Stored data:

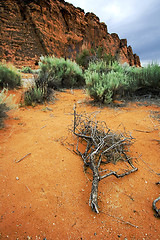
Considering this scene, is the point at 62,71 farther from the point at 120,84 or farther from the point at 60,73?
the point at 120,84

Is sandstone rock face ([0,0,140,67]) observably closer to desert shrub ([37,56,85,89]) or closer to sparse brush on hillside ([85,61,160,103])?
desert shrub ([37,56,85,89])

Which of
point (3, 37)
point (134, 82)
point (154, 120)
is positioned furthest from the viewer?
point (3, 37)

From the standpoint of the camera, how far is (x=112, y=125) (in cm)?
269

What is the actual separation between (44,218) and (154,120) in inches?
112

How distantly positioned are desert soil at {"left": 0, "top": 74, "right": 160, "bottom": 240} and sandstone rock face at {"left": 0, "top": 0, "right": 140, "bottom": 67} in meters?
12.0

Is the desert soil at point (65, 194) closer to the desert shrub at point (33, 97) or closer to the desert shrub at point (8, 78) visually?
the desert shrub at point (33, 97)

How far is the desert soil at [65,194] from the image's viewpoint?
0.90 metres

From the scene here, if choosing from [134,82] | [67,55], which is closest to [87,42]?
[67,55]

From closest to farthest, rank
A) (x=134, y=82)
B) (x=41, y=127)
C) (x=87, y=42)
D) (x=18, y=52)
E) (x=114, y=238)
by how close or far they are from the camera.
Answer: (x=114, y=238), (x=41, y=127), (x=134, y=82), (x=18, y=52), (x=87, y=42)

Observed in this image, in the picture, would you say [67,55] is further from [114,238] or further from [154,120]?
[114,238]

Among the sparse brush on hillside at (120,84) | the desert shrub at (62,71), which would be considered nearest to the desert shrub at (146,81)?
the sparse brush on hillside at (120,84)

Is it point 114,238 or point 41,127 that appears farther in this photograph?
point 41,127

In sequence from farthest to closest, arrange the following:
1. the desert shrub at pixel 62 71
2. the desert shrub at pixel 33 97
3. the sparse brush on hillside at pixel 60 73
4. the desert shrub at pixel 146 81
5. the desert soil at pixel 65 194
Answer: the desert shrub at pixel 62 71
the sparse brush on hillside at pixel 60 73
the desert shrub at pixel 146 81
the desert shrub at pixel 33 97
the desert soil at pixel 65 194

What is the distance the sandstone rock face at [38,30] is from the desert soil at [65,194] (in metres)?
12.0
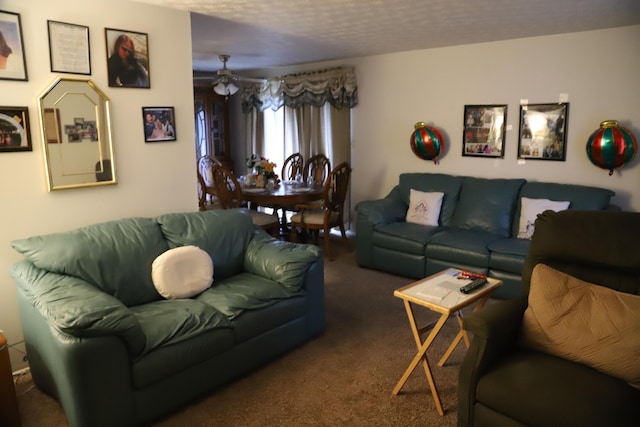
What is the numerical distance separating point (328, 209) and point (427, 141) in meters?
1.28

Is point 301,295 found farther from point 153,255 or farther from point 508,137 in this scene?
point 508,137

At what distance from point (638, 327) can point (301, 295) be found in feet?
5.88

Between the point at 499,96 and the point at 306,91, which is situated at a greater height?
the point at 306,91

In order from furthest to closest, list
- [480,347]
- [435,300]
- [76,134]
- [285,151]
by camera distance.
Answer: [285,151] < [76,134] < [435,300] < [480,347]

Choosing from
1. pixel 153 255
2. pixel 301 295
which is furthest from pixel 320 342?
pixel 153 255

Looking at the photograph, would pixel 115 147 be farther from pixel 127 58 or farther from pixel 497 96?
pixel 497 96

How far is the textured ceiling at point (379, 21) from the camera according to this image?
3.07 m

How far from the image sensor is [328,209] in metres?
4.80

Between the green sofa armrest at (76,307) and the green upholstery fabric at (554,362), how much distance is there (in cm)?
153

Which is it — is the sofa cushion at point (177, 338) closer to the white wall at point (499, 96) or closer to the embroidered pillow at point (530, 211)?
the embroidered pillow at point (530, 211)

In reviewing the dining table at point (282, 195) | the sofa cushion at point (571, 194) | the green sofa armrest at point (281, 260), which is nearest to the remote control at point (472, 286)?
the green sofa armrest at point (281, 260)

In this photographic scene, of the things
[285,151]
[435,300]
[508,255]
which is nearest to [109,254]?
[435,300]

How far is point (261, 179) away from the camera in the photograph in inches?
198

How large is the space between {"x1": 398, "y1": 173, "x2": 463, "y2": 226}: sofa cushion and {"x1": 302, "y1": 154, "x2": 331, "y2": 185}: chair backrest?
1.18 metres
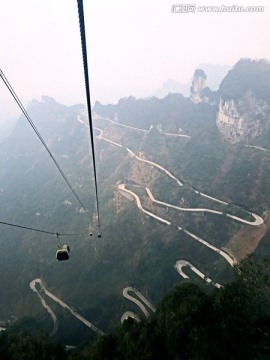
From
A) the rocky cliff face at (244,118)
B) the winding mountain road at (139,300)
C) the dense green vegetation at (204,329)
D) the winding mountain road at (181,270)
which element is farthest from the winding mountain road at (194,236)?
the rocky cliff face at (244,118)

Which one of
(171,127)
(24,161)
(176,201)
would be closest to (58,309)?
(176,201)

REQUIRED TASK: Convert every line of the records above into a numbered list, skipping blank lines and leaving out the pictures.

OUTPUT FOR THIS TASK:
1. Considering this scene, is the point at 62,71 farther from the point at 120,84 or farther from the point at 60,73?
2. the point at 120,84
3. Is sandstone rock face ([0,0,140,67]) observably closer to desert shrub ([37,56,85,89]) or closer to sparse brush on hillside ([85,61,160,103])?
4. desert shrub ([37,56,85,89])
5. Which of
6. point (3, 37)
7. point (134, 82)
8. point (154, 120)
9. is positioned furthest from the viewer?
10. point (3, 37)
11. From the standpoint of the camera, how far is (x=112, y=125) (in cm)?
12. 269
13. What is the actual separation between (44,218) and (154,120) in inches?
14. 112
15. How distantly positioned are desert soil at {"left": 0, "top": 74, "right": 160, "bottom": 240} and sandstone rock face at {"left": 0, "top": 0, "right": 140, "bottom": 67} in meters?
16. 12.0
17. Is the desert soil at point (65, 194) closer to the desert shrub at point (33, 97) or closer to the desert shrub at point (8, 78) visually?
18. the desert shrub at point (33, 97)
19. How far is the desert soil at [65,194] from the image's viewpoint?
20. 0.90 metres
21. From the scene here, if choosing from [134,82] | [67,55], which is closest to [87,42]?
22. [67,55]
23. From closest to farthest, rank
24. A) (x=134, y=82)
25. B) (x=41, y=127)
26. C) (x=87, y=42)
27. D) (x=18, y=52)
28. E) (x=114, y=238)
29. by how close or far they are from the camera.
30. Answer: (x=114, y=238), (x=41, y=127), (x=134, y=82), (x=18, y=52), (x=87, y=42)
31. Observed in this image, in the picture, would you say [67,55] is further from [114,238] or further from [154,120]?
32. [114,238]
33. Among the sparse brush on hillside at (120,84) | the desert shrub at (62,71), which would be considered nearest to the desert shrub at (146,81)?
34. the sparse brush on hillside at (120,84)
35. Is it point 114,238 or point 41,127 that appears farther in this photograph?
36. point 41,127
37. In sequence from farthest to closest, arrange the following:
38. 1. the desert shrub at pixel 62 71
39. 2. the desert shrub at pixel 33 97
40. 3. the sparse brush on hillside at pixel 60 73
41. 4. the desert shrub at pixel 146 81
42. 5. the desert soil at pixel 65 194
43. Answer: the desert shrub at pixel 62 71
44. the sparse brush on hillside at pixel 60 73
45. the desert shrub at pixel 146 81
46. the desert shrub at pixel 33 97
47. the desert soil at pixel 65 194
48. What is the distance the sandstone rock face at [38,30] is from the desert soil at [65,194] (in metres)?
49. 12.0
50. What is the numerical distance separating point (328, 209) and point (427, 141) in meters?
51. 1.28
52. Is point 301,295 found farther from point 153,255 or farther from point 508,137 in this scene?
53. point 508,137
54. At what distance from point (638, 327) can point (301, 295) be found in feet?
55. 5.88
56. Between the point at 499,96 and the point at 306,91, which is situated at a greater height?
57. the point at 306,91
58. In order from furthest to closest, list
59. - [480,347]
60. - [435,300]
61. - [76,134]
62. - [285,151]
63. by camera distance.
64. Answer: [285,151] < [76,134] < [435,300] < [480,347]
65. Choosing from
66. 1. pixel 153 255
67. 2. pixel 301 295
68. which is furthest from pixel 320 342?
69. pixel 153 255
70. Looking at the photograph, would pixel 115 147 be farther from pixel 127 58 or farther from pixel 497 96?
71. pixel 497 96
72. How far is the textured ceiling at point (379, 21) from the camera according to this image?
73. 3.07 m
74. How far from the image sensor is [328,209] in metres?
75. 4.80
76. Between the green sofa armrest at (76,307) and the green upholstery fabric at (554,362), how much distance is there (in cm)?
77. 153
78. Which is it — is the sofa cushion at point (177, 338) closer to the white wall at point (499, 96) or closer to the embroidered pillow at point (530, 211)?
79. the embroidered pillow at point (530, 211)
80. In reviewing the dining table at point (282, 195) | the sofa cushion at point (571, 194) | the green sofa armrest at point (281, 260), which is nearest to the remote control at point (472, 286)?
81. the green sofa armrest at point (281, 260)
82. In this photographic scene, of the things
83. [285,151]
84. [435,300]
85. [508,255]
86. which is nearest to [109,254]?
87. [435,300]
88. How far is point (261, 179) away from the camera in the photograph in inches?
89. 198
90. How large is the space between {"x1": 398, "y1": 173, "x2": 463, "y2": 226}: sofa cushion and {"x1": 302, "y1": 154, "x2": 331, "y2": 185}: chair backrest?
91. 1.18 metres
92. From
93. A) the rocky cliff face at (244,118)
94. B) the winding mountain road at (139,300)
95. C) the dense green vegetation at (204,329)
96. D) the winding mountain road at (181,270)
97. which element is farthest from the winding mountain road at (194,236)?
98. the rocky cliff face at (244,118)
99. Which one of
100. (171,127)
101. (24,161)
102. (176,201)
103. would be closest to (58,309)?
104. (176,201)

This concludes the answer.